Spatial reasoning records:
-=-=-=-=-
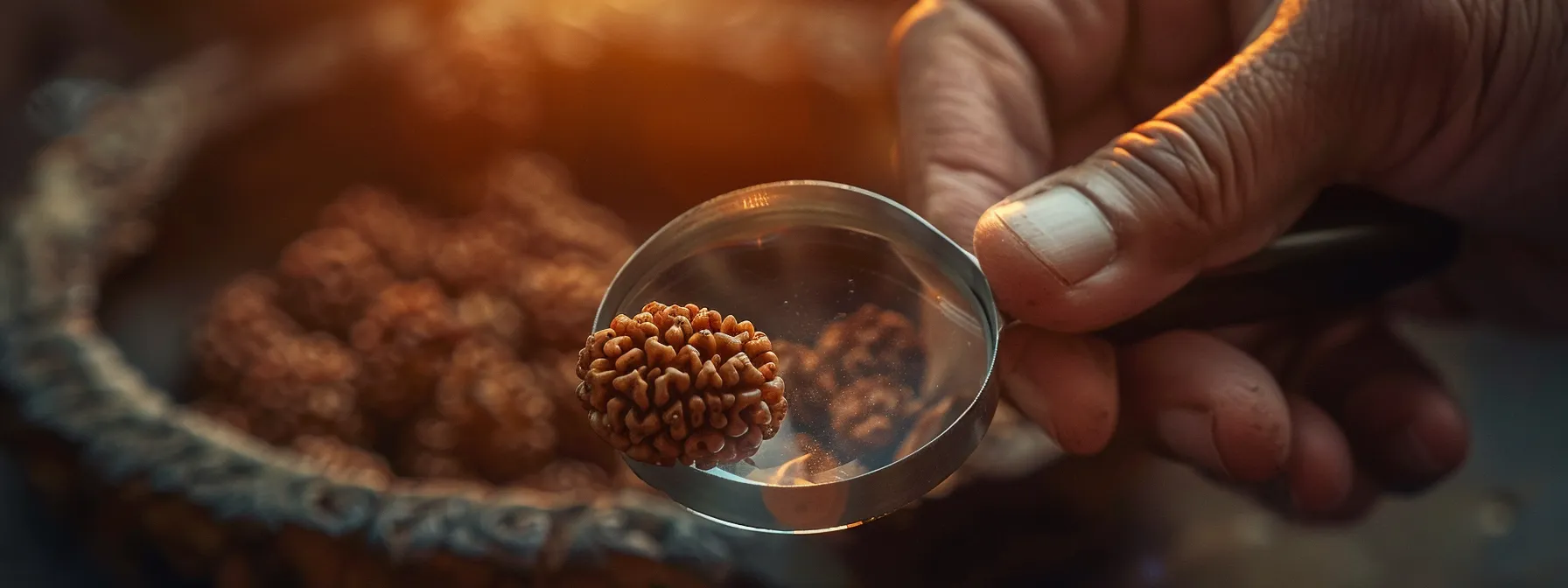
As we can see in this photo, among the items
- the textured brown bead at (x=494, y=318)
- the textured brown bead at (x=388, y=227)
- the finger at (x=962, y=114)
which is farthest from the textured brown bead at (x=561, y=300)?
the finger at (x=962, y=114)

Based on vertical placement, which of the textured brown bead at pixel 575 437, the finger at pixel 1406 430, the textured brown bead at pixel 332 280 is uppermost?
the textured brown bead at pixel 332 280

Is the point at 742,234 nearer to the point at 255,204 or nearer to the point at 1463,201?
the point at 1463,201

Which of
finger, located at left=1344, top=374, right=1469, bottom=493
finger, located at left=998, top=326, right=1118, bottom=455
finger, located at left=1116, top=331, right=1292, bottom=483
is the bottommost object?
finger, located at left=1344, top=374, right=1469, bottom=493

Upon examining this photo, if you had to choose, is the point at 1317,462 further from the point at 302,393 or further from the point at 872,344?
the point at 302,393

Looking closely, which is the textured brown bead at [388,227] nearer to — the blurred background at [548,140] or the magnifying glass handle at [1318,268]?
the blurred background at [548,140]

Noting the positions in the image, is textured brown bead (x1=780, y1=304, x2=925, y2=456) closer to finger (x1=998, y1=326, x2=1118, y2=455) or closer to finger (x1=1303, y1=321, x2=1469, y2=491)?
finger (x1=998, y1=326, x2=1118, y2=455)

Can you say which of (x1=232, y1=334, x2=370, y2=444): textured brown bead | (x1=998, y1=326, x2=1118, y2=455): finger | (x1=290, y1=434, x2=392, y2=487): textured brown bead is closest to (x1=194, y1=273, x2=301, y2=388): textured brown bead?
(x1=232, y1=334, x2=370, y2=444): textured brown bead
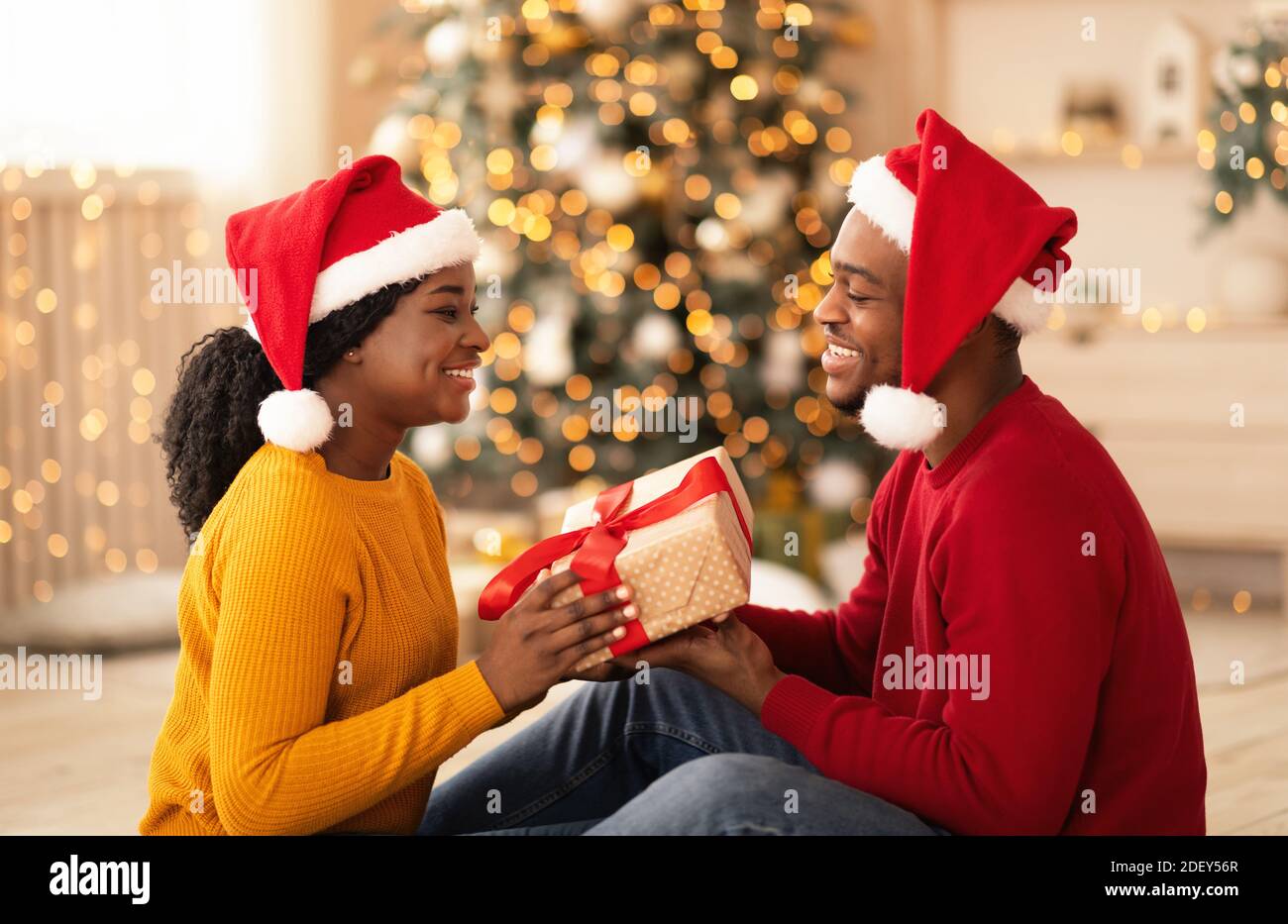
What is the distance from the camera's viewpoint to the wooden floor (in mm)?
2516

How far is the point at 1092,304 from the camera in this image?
-=-=-=-=-
Required task:
Copy out every row above word for word, leaving out the pictures.

Task answer:
As we can see in this photo, among the items
- the textured brown bead at (x=494, y=318)
- the textured brown bead at (x=388, y=227)
- the finger at (x=962, y=114)
which is farthest from the textured brown bead at (x=561, y=300)?
the finger at (x=962, y=114)

Based on vertical placement, which of the textured brown bead at pixel 575 437, the finger at pixel 1406 430, the textured brown bead at pixel 332 280 is uppermost?
the textured brown bead at pixel 332 280

Is the point at 742,234 nearer to the point at 255,204 or nearer to the point at 1463,201?
the point at 1463,201

Which of
finger, located at left=1344, top=374, right=1469, bottom=493
finger, located at left=998, top=326, right=1118, bottom=455
finger, located at left=1116, top=331, right=1292, bottom=483
is the bottommost object?
finger, located at left=1344, top=374, right=1469, bottom=493

Upon examining this photo, if you had to choose, is the point at 1317,462 further from the point at 302,393 or further from the point at 872,344?
the point at 302,393

Looking closely, which is the textured brown bead at [388,227] nearer to — the blurred background at [548,140] or the magnifying glass handle at [1318,268]?
the blurred background at [548,140]

Noting the positions in the image, is textured brown bead (x1=780, y1=304, x2=925, y2=456) closer to finger (x1=998, y1=326, x2=1118, y2=455) or closer to finger (x1=1303, y1=321, x2=1469, y2=491)?
finger (x1=998, y1=326, x2=1118, y2=455)

Can you say which of (x1=232, y1=334, x2=370, y2=444): textured brown bead | (x1=998, y1=326, x2=1118, y2=455): finger | (x1=290, y1=434, x2=392, y2=487): textured brown bead is closest to (x1=194, y1=273, x2=301, y2=388): textured brown bead?
(x1=232, y1=334, x2=370, y2=444): textured brown bead
What is the distance from the camera's viewpoint to the wooden floor (in mm)?
2516

How far is the point at 1092,304 from the camera in this image?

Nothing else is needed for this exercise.